The return of the meal plan

Many years ago when I was in grad school, and my husband was in grad school, and we both were working full time in big offices at opposite ends of Chicago, we realized that our interest in eating well was being compromised.  For obvious reasons.

This was BK – before kids (actually, my first son was born into this craziness four months before I graduated) but we had all the same challenges that working families face in eating well, together, on a regular basis. I remember hearing one of classmates admit that she and her husband often ate cereal for dinner. I still today hope that my face did not reflect my horror.  She was a nice woman. Fortunately, my husband and I loved food too much.  Special K would not do.

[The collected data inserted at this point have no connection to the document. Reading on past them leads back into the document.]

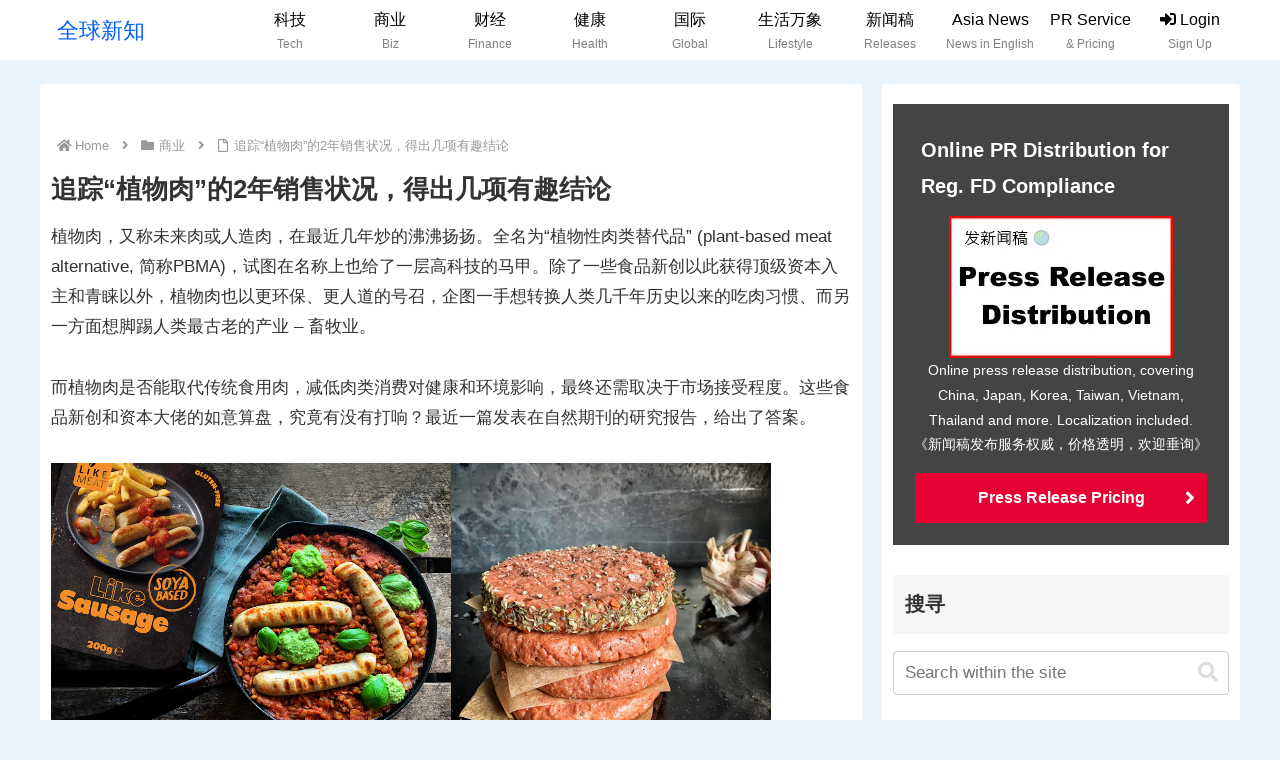

--- FILE ---
content_type: text/javascript
request_url: https://www.topicnews.cn/wp-content/litespeed/js/f32dad58a87ccd3bb3d4ba99bb4b0719.js?ver=5cb07
body_size: 386
content:
(function($){"use strict";$(document).ready(function(){$(document).on("blur input","input[data-username-validation]",function(e){e.stopImmediatePropagation()},);$(document).on("blur",'input[name*="twitter"], input[name*="wpuf_social_twitter"], input[data-username-validation]',function(e){var $field=$(this);var value=$field.val().trim();var $wrapper=$field.closest(".wpuf-fields");var $errorMsg=$wrapper.find(".wpuf-twitter-error");if(!isTwitterField($field)){return}
$wrapper.find(".wpuf-error-msg").remove();$field.removeClass("wpuf-error");if(value===""){return}
if(!validateTwitterField(value,$field)){$field.addClass("wpuf-error");var errorMessage=getTwitterErrorMessage($field);$wrapper.append('<span class="wpuf-error-msg wpuf-twitter-error">'+errorMessage+"</span>",)}},);$(document).on("input",'input[name*="twitter"], input[name*="wpuf_social_twitter"], input[data-username-validation]',function(e){var $field=$(this);var value=$field.val().trim();var $wrapper=$field.closest(".wpuf-fields");var $errorMsg=$wrapper.find(".wpuf-twitter-error");if(!isTwitterField($field)){return}
$wrapper.find(".wpuf-error-msg").remove();$field.removeClass("wpuf-error");if(value!==""&&!validateTwitterField(value,$field)){$field.addClass("wpuf-error");var errorMessage=getTwitterErrorMessage($field);$wrapper.append('<span class="wpuf-error-msg wpuf-twitter-error">'+errorMessage+"</span>",)}},);$(document).on("submit","form.wpuf-form-add",function(e){var isValid=!0;var $form=$(this);$form.find('input[name*="twitter"], input[name*="wpuf_social_twitter"], input[data-username-validation]',).each(function(){var $field=$(this);if(!isTwitterField($field)){return}
var value=$field.val().trim();var $wrapper=$field.closest(".wpuf-fields");var $errorMsg=$wrapper.find(".wpuf-twitter-error");$wrapper.find(".wpuf-error-msg").remove();$field.removeClass("wpuf-error");if(value!==""&&!validateTwitterField(value,$field)){isValid=!1;$field.addClass("wpuf-error");var errorMessage=getTwitterErrorMessage($field);$wrapper.append('<span class="wpuf-error-msg wpuf-twitter-error">'+errorMessage+"</span>",)}});if(!isValid){e.preventDefault();var $firstError=$form.find(".wpuf-error").first();if($firstError.length){$("html, body").animate({scrollTop:$firstError.offset().top-100,},500,)}}})});function isTwitterField($field){var fieldName=$field.attr("name")||"";var hasValidationAttr=$field.attr("data-username-validation")!==undefined;var isTwitterName=fieldName.includes("twitter")||fieldName.includes("wpuf_social_twitter");return hasValidationAttr||isTwitterName}
function getTwitterErrorMessage($field){var validationType=$field.data("username-validation")||$field.attr("data-username-validation")||"strict";if(validationType==="strict"){return"Please enter a valid X (Twitter) username (without @)."}
return wpuf_frontend.error_message.twitter_url}
function validateTwitterField(value,$field){var validationType=$field.data("username-validation")||$field.attr("data-username-validation")||"strict";var usernamePattern;if(validationType==="strict"){usernamePattern=/^[a-zA-Z0-9_]{1,15}$/}else{usernamePattern=/^@?[a-zA-Z0-9_]{1,15}$/}
var urlPattern=/^(https?:\/\/)?(www\.)?(twitter\.com|x\.com)\/[a-zA-Z0-9_]{1,15}\/?$/i;if(validationType==="strict"){return usernamePattern.test(value)}
return usernamePattern.test(value)||urlPattern.test(value)}
if(typeof wpuf_frontend==="undefined"){window.wpuf_frontend={}}
if(typeof wpuf_frontend.error_message==="undefined"){wpuf_frontend.error_message={}}
wpuf_frontend.error_message.twitter_url="Please enter a valid X (Twitter) URL.";wpuf_frontend.error_message.twitter_username="Please enter a valid X (Twitter) username (without @)."})(jQuery)
;

--- FILE ---
content_type: text/javascript
request_url: https://www.topicnews.cn/wp-content/litespeed/js/9c1abb25f54a87b27e0b91fd76d067da.js?ver=132b9
body_size: 266
content:
(function($){'use strict';function initializeLoginForm(){var loginForm=document.getElementById('wpuf-login-form');if(!loginForm){return}
var layout=wpufLoginForm.layout||'layout1';loginForm.classList.add('wpuf-layout-'+layout.replace('layout',''));convertLabelsToPlaceholders(loginForm);if(layout==='layout7'){addHelpText(loginForm)}
wrapActionLinks(loginForm)}
function convertLabelsToPlaceholders(loginForm){var labels=loginForm.querySelectorAll('label');labels.forEach(function(label){if(label.closest('.forgetmenot')){return}
var forAttr=label.getAttribute('for');if(forAttr){var input=document.getElementById(forAttr);if(input){var labelText=label.textContent.trim();input.setAttribute('placeholder','Enter '+labelText)}}})}
function addHelpText(loginForm){var form=loginForm.querySelector('form');if(!form){return}
var usernameHelp=wpufLoginForm.usernameHelpText||'Please enter your username or email address';var passwordHelp=wpufLoginForm.passwordHelpText||'Please enter your password';var usernameField=form.querySelector('input[name="log"]');if(usernameField&&!usernameField.parentElement.querySelector('.wpuf-help')){var usernameHelpSpan=document.createElement('span');usernameHelpSpan.className='wpuf-help';usernameHelpSpan.textContent=usernameHelp;usernameField.parentElement.appendChild(usernameHelpSpan)}
var passwordField=form.querySelector('input[type="password"]');if(passwordField&&!passwordField.parentElement.querySelector('.wpuf-help')){var passwordHelpSpan=document.createElement('span');passwordHelpSpan.className='wpuf-help';passwordHelpSpan.textContent=passwordHelp;passwordField.parentElement.appendChild(passwordHelpSpan)}}
function wrapActionLinks(loginForm){var links=loginForm.querySelectorAll('a');links.forEach(function(link){if(link.parentElement.classList.contains('wpuf-lost-password-wrapper')){return}
if(link.closest('form')){return}
var isActionLink=/lostpassword|action=login|\/login\/|register/.test(link.href);if(isActionLink||link.parentElement.id==='wpuf-login-form'){var wrapper=document.createElement('span');wrapper.className='wpuf-lost-password-wrapper';link.parentNode.insertBefore(wrapper,link);wrapper.appendChild(link)}})}
$(document).ready(function(){initializeLoginForm()})})(jQuery)
;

I did meal plans. Every weekend I’d sit with the grocery ads and cookbooks and our calendar. If we had evening activities, dinner would be frozen pizza or leftovers.  But for all those other evenings I planned menus. Assembled the grocery list. Planned my shopping trip based on best deals for staples and the best shops for produce and seafood or meat. In Chicago in the mid-90s that meant a trip to Cub Foods, a big box for boxed and canned goods. Then stops at Fresh Fields and Whole Foods for the fresh stuff.  Occasional side trips to the Lincoln meat market or to Joe’s sausage shop in my neighborhood (Joe was Hungarian, but every Saturday a German friend played ompah music on an accordian all afternoon).

It was a weekly adventure.  Sure, it was time-consuming but it saved headaches (and time) during the week.  No questions about “what’s for dinner.” And we ate well.  Happy people.